## The problem
Update the data below by replacing every "pointed turret" with "conical spire" and keeping everything else the same. Leave the pictures out of your answer.

## Records
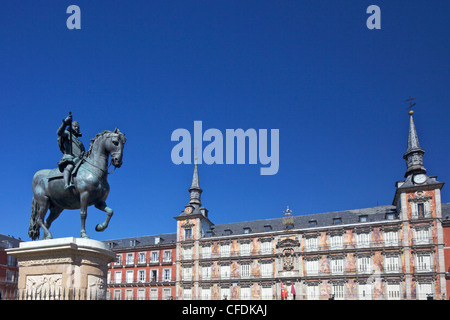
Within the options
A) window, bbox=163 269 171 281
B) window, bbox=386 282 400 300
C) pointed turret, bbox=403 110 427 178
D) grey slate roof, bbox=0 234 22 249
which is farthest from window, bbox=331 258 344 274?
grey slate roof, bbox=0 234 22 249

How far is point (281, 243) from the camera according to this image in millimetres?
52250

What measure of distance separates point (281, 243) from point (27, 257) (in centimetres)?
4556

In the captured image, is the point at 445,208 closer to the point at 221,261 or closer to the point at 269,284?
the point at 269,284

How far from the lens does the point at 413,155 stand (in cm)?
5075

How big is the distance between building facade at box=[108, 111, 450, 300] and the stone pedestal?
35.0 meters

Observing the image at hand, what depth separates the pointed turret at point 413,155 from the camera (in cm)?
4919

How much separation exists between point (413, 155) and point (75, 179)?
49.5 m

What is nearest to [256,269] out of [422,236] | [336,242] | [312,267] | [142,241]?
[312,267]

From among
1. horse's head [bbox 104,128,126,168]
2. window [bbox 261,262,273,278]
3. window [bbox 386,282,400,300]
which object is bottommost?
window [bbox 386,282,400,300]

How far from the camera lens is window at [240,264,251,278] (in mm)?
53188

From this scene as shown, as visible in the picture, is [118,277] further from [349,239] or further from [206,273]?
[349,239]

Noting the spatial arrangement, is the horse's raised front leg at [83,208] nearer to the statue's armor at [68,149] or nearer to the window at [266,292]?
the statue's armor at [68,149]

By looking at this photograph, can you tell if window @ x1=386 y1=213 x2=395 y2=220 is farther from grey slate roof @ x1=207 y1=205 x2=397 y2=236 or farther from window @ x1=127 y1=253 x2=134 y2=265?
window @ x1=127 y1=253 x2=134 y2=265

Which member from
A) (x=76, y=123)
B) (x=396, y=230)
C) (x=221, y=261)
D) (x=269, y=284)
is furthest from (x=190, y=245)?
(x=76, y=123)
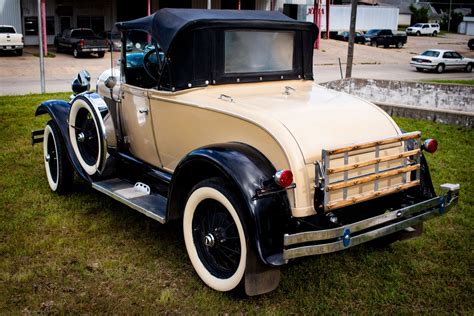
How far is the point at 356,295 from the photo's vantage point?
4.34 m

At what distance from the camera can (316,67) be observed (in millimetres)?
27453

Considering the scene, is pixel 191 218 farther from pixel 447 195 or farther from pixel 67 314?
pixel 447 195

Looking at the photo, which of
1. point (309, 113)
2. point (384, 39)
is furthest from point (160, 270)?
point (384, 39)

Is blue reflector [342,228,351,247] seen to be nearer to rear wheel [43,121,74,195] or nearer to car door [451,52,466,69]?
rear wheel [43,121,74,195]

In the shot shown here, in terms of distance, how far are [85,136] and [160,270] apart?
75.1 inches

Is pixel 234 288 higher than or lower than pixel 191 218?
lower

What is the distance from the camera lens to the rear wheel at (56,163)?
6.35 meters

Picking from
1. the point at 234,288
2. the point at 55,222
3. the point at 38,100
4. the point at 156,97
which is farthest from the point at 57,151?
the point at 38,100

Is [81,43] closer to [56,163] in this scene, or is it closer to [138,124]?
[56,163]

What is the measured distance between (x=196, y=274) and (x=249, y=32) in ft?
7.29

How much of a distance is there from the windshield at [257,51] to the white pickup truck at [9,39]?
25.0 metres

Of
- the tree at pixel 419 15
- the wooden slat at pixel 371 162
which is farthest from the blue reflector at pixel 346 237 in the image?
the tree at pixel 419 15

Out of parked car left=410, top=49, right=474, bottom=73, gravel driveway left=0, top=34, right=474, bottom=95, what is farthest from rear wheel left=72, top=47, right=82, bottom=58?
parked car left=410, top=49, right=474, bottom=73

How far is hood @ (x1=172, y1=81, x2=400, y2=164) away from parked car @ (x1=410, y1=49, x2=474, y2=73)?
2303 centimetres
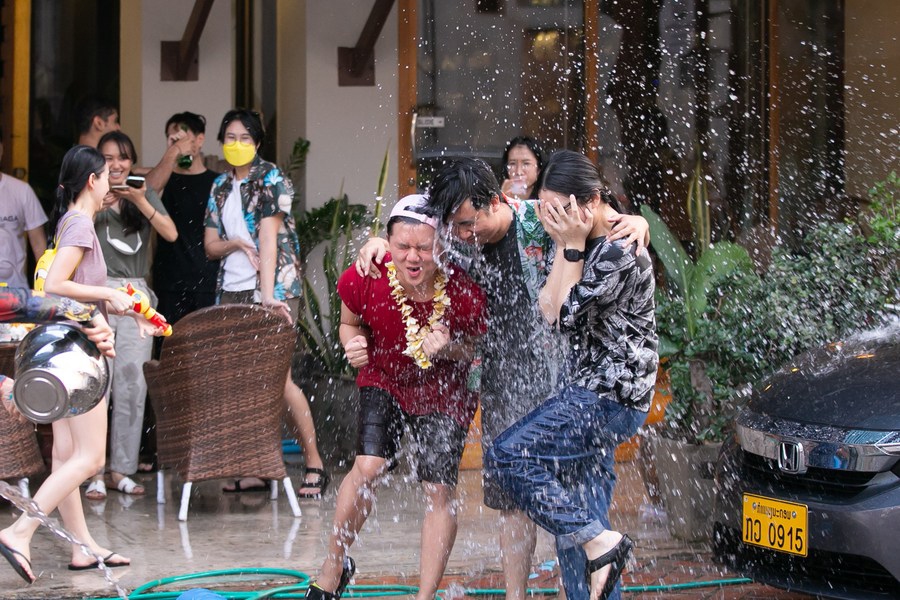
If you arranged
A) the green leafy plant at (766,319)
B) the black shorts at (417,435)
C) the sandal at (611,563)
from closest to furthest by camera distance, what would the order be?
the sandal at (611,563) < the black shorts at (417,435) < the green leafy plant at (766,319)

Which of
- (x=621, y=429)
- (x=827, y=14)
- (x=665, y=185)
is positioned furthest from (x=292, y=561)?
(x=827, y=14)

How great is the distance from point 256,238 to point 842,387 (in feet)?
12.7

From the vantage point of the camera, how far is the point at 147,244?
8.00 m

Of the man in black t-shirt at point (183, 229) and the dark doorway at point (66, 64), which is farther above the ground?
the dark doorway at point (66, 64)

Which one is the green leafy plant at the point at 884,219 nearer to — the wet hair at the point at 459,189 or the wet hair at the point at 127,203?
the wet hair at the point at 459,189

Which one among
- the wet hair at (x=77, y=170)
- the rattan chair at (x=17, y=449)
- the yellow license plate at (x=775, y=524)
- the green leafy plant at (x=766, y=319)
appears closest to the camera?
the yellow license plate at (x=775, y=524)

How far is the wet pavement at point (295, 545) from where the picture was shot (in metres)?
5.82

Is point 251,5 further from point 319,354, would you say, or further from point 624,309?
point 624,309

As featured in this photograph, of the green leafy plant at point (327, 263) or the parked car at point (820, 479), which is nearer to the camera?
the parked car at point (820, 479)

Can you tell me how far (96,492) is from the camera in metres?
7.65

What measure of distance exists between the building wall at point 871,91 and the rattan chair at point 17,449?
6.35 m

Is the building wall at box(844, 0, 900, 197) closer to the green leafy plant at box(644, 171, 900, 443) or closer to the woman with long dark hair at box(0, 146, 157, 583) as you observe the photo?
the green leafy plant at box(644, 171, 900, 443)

## Response below
Within the options
A) window, bbox=163 269 171 281
B) window, bbox=386 282 400 300
C) conical spire, bbox=403 110 427 178
D) grey slate roof, bbox=0 234 22 249
which is farthest from window, bbox=331 258 344 274?
grey slate roof, bbox=0 234 22 249

How far is point (281, 243) from the camera according to this image in millimetres?
52250

What measure of distance separates point (281, 243) from point (27, 257) (in centimetres)?
4556

In the captured image, is the point at 445,208 closer to the point at 221,261 or closer to the point at 269,284?
the point at 269,284

How far from the lens does the point at 413,155 stand (in cm)?
5075

How big is the distance between building facade at box=[108, 111, 450, 300] and the stone pedestal?
35.0 meters

Observing the image at hand, what depth separates the conical spire at point 413,155 from the camera (in cm)?
4919

How much separation exists between point (413, 155) and point (75, 179)?
49.5 m

What is nearest to [256,269] out of [422,236] | [336,242] | [312,267] | [142,241]?
[312,267]

From among
1. horse's head [bbox 104,128,126,168]
2. window [bbox 261,262,273,278]
3. window [bbox 386,282,400,300]
which object is bottommost?
window [bbox 386,282,400,300]

How far from the camera lens is window at [240,264,251,278] (in mm)?
53188

From this scene as shown, as visible in the picture, is [118,277] further from [349,239] or further from [206,273]?
[349,239]

Noting the spatial arrangement, is the horse's raised front leg at [83,208] nearer to the statue's armor at [68,149] or nearer to the window at [266,292]?
the statue's armor at [68,149]

By looking at this photograph, can you tell if window @ x1=386 y1=213 x2=395 y2=220 is farther from grey slate roof @ x1=207 y1=205 x2=397 y2=236 or farther from window @ x1=127 y1=253 x2=134 y2=265?
window @ x1=127 y1=253 x2=134 y2=265

Which member from
A) (x=76, y=123)
B) (x=396, y=230)
C) (x=221, y=261)
D) (x=269, y=284)
is furthest from (x=190, y=245)?
(x=76, y=123)
How far is the point at 356,295 from the photo's vantage point?
4.34 m

At what distance from the camera can (316,67) be observed (in millimetres)?
27453

Considering the scene, is pixel 191 218 farther from pixel 447 195 or farther from pixel 67 314?
pixel 447 195

Looking at the photo, which of
1. point (309, 113)
2. point (384, 39)
is furthest from point (160, 270)?
point (384, 39)

Is blue reflector [342,228,351,247] seen to be nearer to rear wheel [43,121,74,195] or nearer to car door [451,52,466,69]?
rear wheel [43,121,74,195]

In the shot shown here, in terms of distance, how far are [85,136] and [160,270] apart?
75.1 inches

Is pixel 234 288 higher than or lower than pixel 191 218?
lower

What is the distance from the camera lens to the rear wheel at (56,163)?
6.35 meters

Picking from
1. the point at 234,288
2. the point at 55,222
3. the point at 38,100
4. the point at 156,97
which is farthest from the point at 57,151?
the point at 38,100

Is [81,43] closer to [56,163] in this scene, or is it closer to [138,124]?
[56,163]

What is the measured distance between (x=196, y=274) and (x=249, y=32) in ft?
7.29

How much of a distance is there from the windshield at [257,51] to the white pickup truck at [9,39]?
25.0 metres

Of
- the tree at pixel 419 15
- the wooden slat at pixel 371 162
which is farthest from the blue reflector at pixel 346 237 in the image?
the tree at pixel 419 15

Out of parked car left=410, top=49, right=474, bottom=73, gravel driveway left=0, top=34, right=474, bottom=95, what is farthest from rear wheel left=72, top=47, right=82, bottom=58?
parked car left=410, top=49, right=474, bottom=73

How far is hood @ (x1=172, y1=81, x2=400, y2=164) away from parked car @ (x1=410, y1=49, x2=474, y2=73)?
2303 centimetres
If you arranged
A) the green leafy plant at (766,319)
B) the black shorts at (417,435)
C) the sandal at (611,563)
from closest to furthest by camera distance, what would the order be?
the sandal at (611,563) < the black shorts at (417,435) < the green leafy plant at (766,319)

Which of
- (x=621, y=429)
- (x=827, y=14)
- (x=665, y=185)
is positioned furthest from (x=292, y=561)?
(x=827, y=14)

How great is the distance from point 256,238 to point 842,387 (in feet)?
12.7

From the vantage point of the camera, how far is the point at 147,244?
8.00 m

Of the man in black t-shirt at point (183, 229) and the dark doorway at point (66, 64), which is farther above the ground?
the dark doorway at point (66, 64)

Which one is the green leafy plant at the point at 884,219 nearer to — the wet hair at the point at 459,189 or the wet hair at the point at 127,203?
the wet hair at the point at 459,189

Which one among
- the wet hair at (x=77, y=170)
- the rattan chair at (x=17, y=449)
- the yellow license plate at (x=775, y=524)
- the green leafy plant at (x=766, y=319)
appears closest to the camera?
the yellow license plate at (x=775, y=524)

How far is the wet pavement at point (295, 545) from where the picture was shot (in metres)?
5.82

Is point 251,5 further from point 319,354, would you say, or further from point 624,309?
point 624,309

As featured in this photograph, of the green leafy plant at point (327, 263) or the parked car at point (820, 479), which is nearer to the camera?
the parked car at point (820, 479)

Can you tell me how far (96,492) is from the camera in metres?
7.65

What measure of distance exists between the building wall at point 871,91 and the rattan chair at point 17,449?
6.35 m

Is the building wall at box(844, 0, 900, 197) closer to the green leafy plant at box(644, 171, 900, 443) or closer to the woman with long dark hair at box(0, 146, 157, 583) as you observe the photo?
the green leafy plant at box(644, 171, 900, 443)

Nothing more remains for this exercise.